Summer Wars – Le virtuel c’est bien, la famille c’est mieux.


Quand j’entends film familial sur le thème de l’intrusion du virtuel dans le réel, je ne peux m’empêcher d’être dubitatif. Soit on fait un truc « pour geeks » où les héros sont jeunes, intelligents, incompris, et sauvent le monde malgré les adultes qui sont résolument idiots. (Digimon le film, par exemple) Ou à l’inverse, le virtuel c’est mal, c’est dangereux, c’est la perte de l’humanité,  et puis c’est à n’y rien comprendre (beaucoup de films des années 90 par exemple.).

Image de Summer WarsHeureusement, certaines personnes entre deux générations s’adaptent et s’habituent à l’ère du numérique et sont plus aptes à décerner les qualités, les défauts, les possibilités, les limites. Et parmi ces gens on trouve Mamoru Hosoda, et ça tombe bien, vu que c’est le réalisateur de Summer Wars.

(Quelle transition les amis.)

Alors on a eu Avatar,  on a eu Transformers et son héros un poil « geek », on a même eut un geek comme sidekick dans Die Hard 4. Bref, le geek s’affirme de plus en plus. Qu’en est-il de Summer Wars ? Bon, je ne vais pas raconter tout le scénario pour vous laisser la surprise. Donc dans un monde alternatif proche du notre, Oz, un sorte de réseau social mêlé à un MMORPG, devient le monde alternatif connu de tous; en effet, toutes les sociétés, toutes les administrations sont gérés par Oz ! Facebook peut aller se rhabiller. Bref, ça va bien sûr intéresser de nombreux hackers. On suit donc Kenji, un gentil geek de base passionné de maths qui va, par un concours de circonstances plutôt improbable, se retrouver dans une vieille grande maison d’une ancienne famille noble japonaise avec une de ses camarades de classe, Natsuki. Et tout ceci va être mêlé à une intrigue de piratage à échelle mondiale.

Donc d’une part, on suit la tranche de vie d’une famille japonaise, avec le tonton qui parle trop, le cousin amoureux de sa cousine, les gamins qui braillent, etc. Et de l’autre côté un univers virtuel trop design pleins de dangers. Et au risque d’étonner, le monde virtuel de Oz passe au second plan tant la famille est attachantes, les environnements naturels bien rendus et la maison dégage une flamme chaleureuse et accueillante. Certes, ce n’est pas du Ghibli, mais c’en est pas très loin.

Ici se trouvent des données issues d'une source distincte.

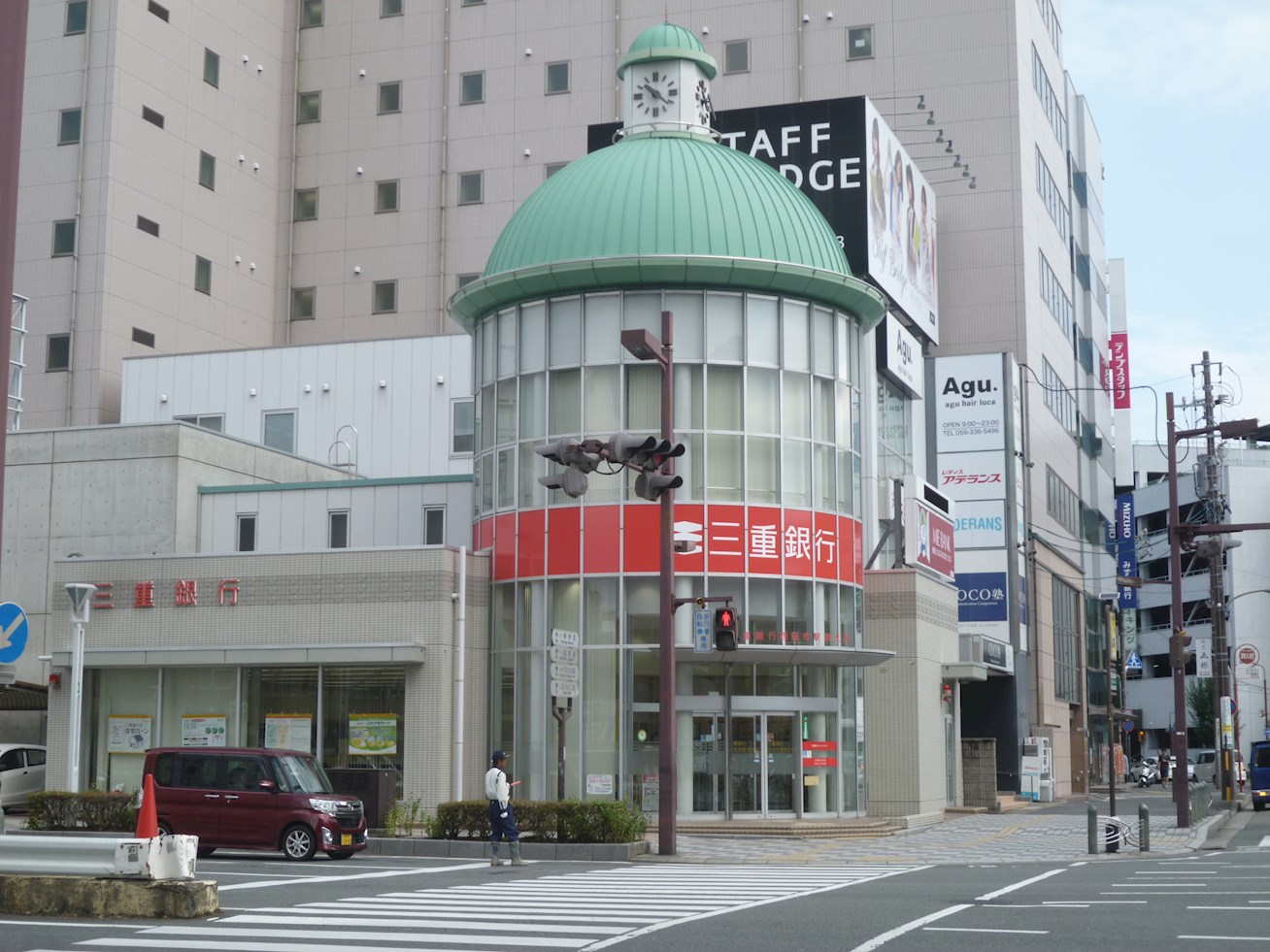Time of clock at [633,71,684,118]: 10:21
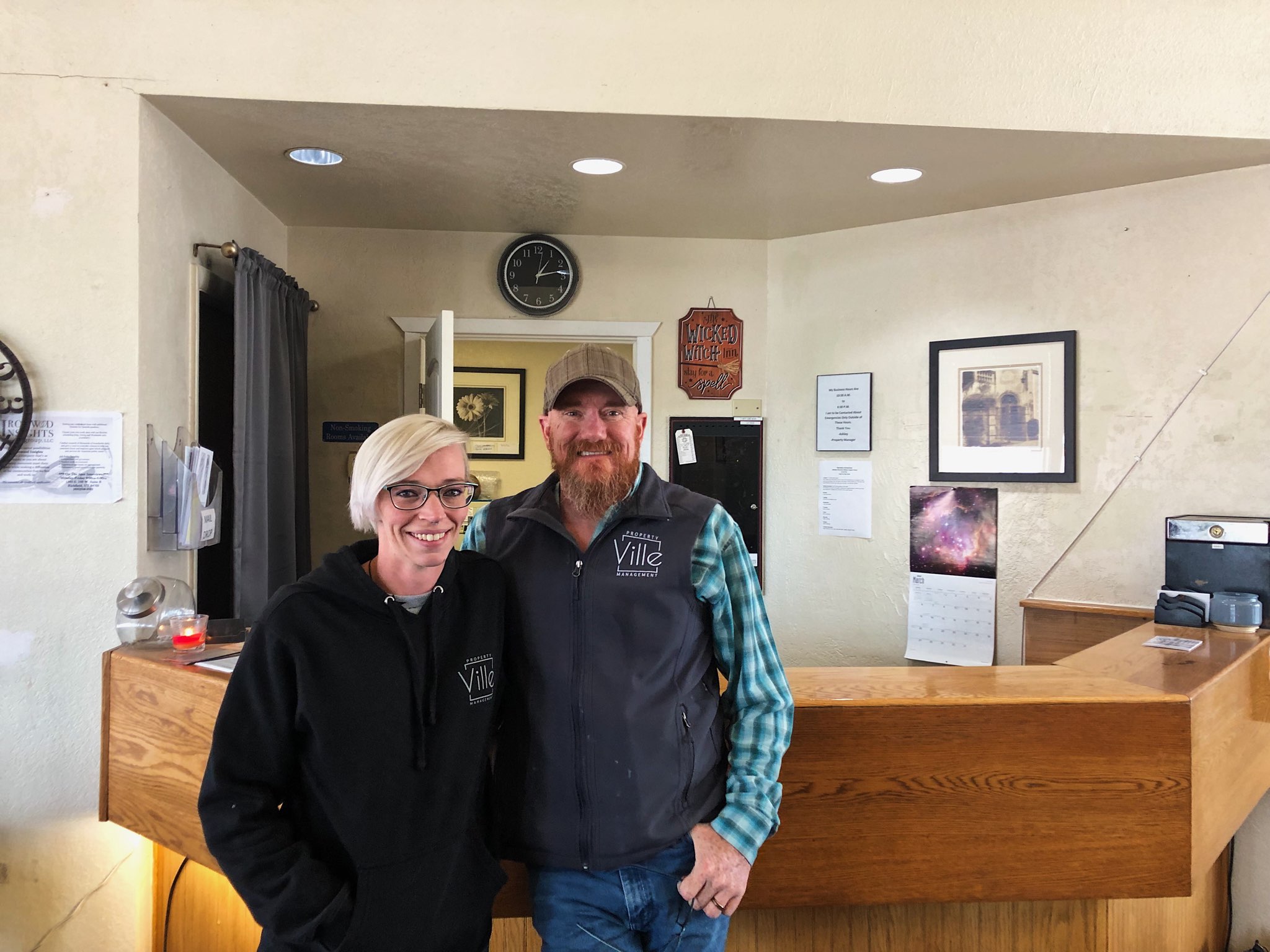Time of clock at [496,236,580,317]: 1:13
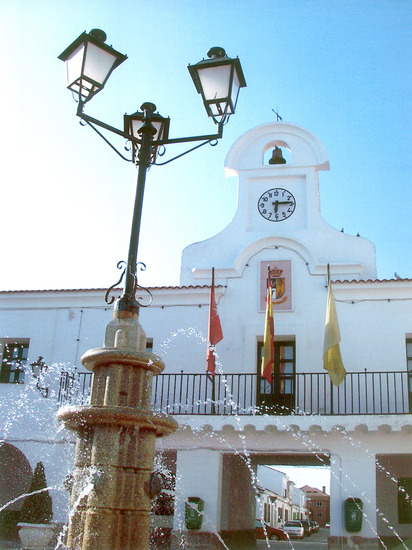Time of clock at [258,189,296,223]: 6:14
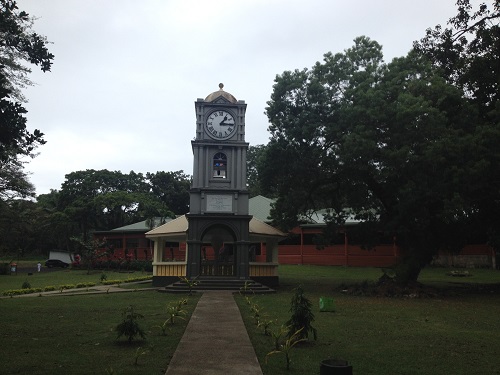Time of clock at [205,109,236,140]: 1:15
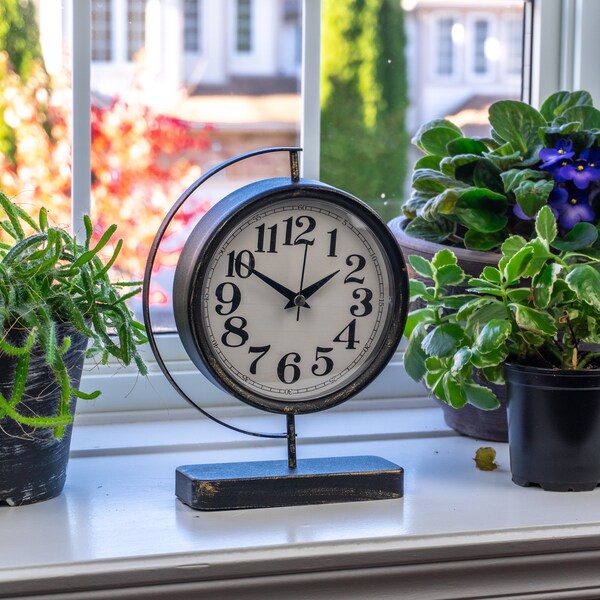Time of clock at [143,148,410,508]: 1:50
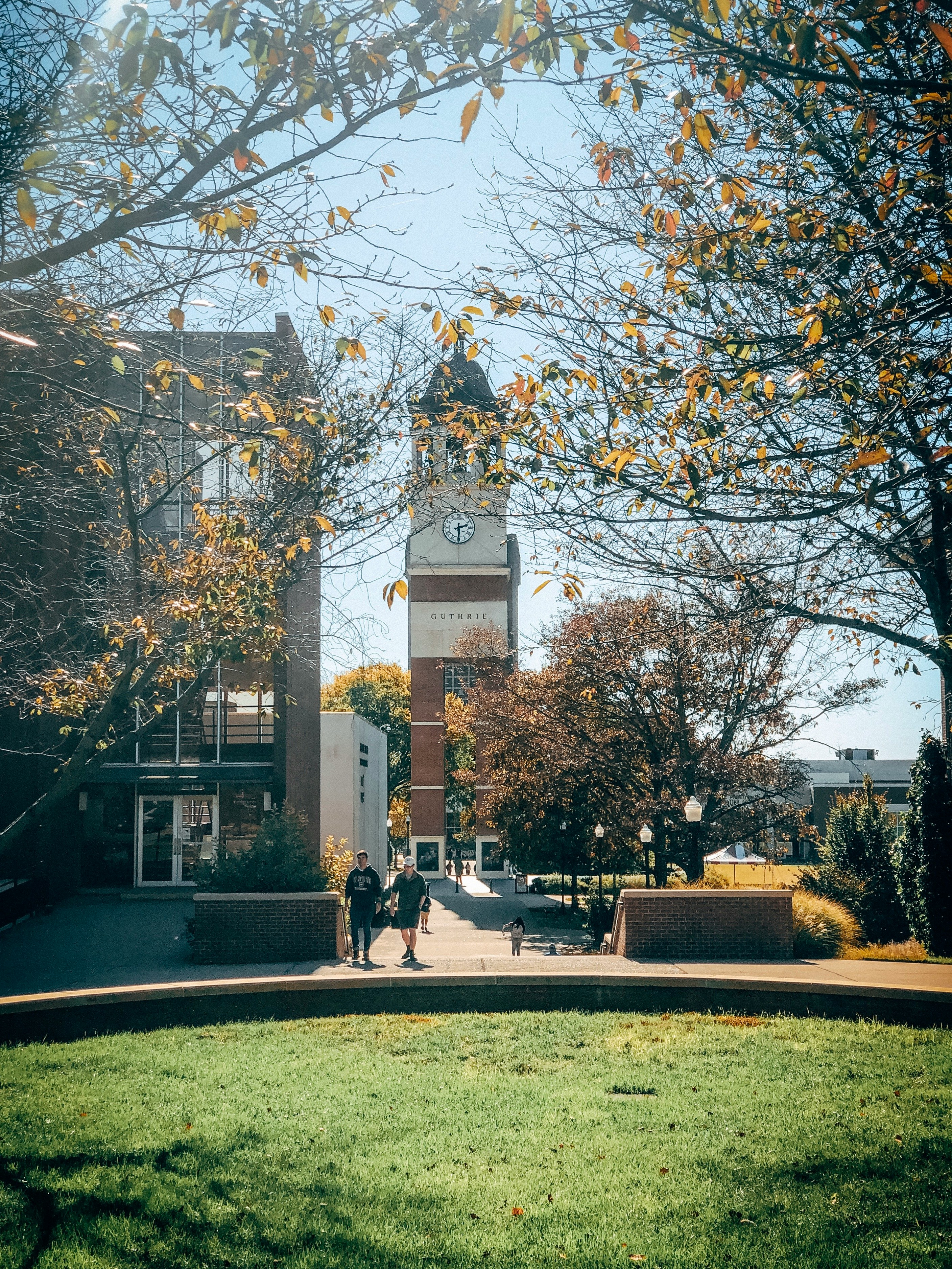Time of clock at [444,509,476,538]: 2:29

De Summer Wars, je retiendrai déjà une animation irréprochable, les bouilles des personnages sont vraiment à hurler de rire. Des musiques entraînantes, et des personnages attachants. Et aussi un scénario simple, familial, mais bien écrit, qui malgré des ficelles prévisibles, arrive à surprendre par sa démesure totalement assumée.

Image de Summer WarsOn reproche à Summer Wars de ne pas aller assez loin dans son message, je dirais que le propos du film n’est pas de faire une critique de l’envahissement Big Brotherien des réseaux sociaux mais plutôt de réconcilier deux générations.

En effet, dans cette belle histoire, la famille a un rôle essentiel, sans reléguer les jeunes au second plan. Le décalage entre les traditions et le modernisme est au centre de l’action. Et la morale optimiste est loin d’être idiote, vu qu’elle appelle à la fois aux jeunes de ne pas oublier leurs racines, les valeurs de la famille, de la générosité et de l’amitié, et à la fois pour les adultes d’aller de l’avant, de partager, et de se tourner vers le futur.

Bref, un conte familial dans l’ère du temps, drôle, prenant, émouvant par moment. Une réussite selon moi.

Et pour une fois, le film sera au cinéma dès le 8 Juin ! Profitez-en pour une fois qu’on à le droit à autre chose qu’une production Ghibli. Et allez-y en famille !

(Je remercie par ailleurs l’association Mandora d’avoir pu me faire assister en avant-première à ce film. Spéciale dédicace à Katia et ses jeux © qui mettent encore plus dans l’ambiance.)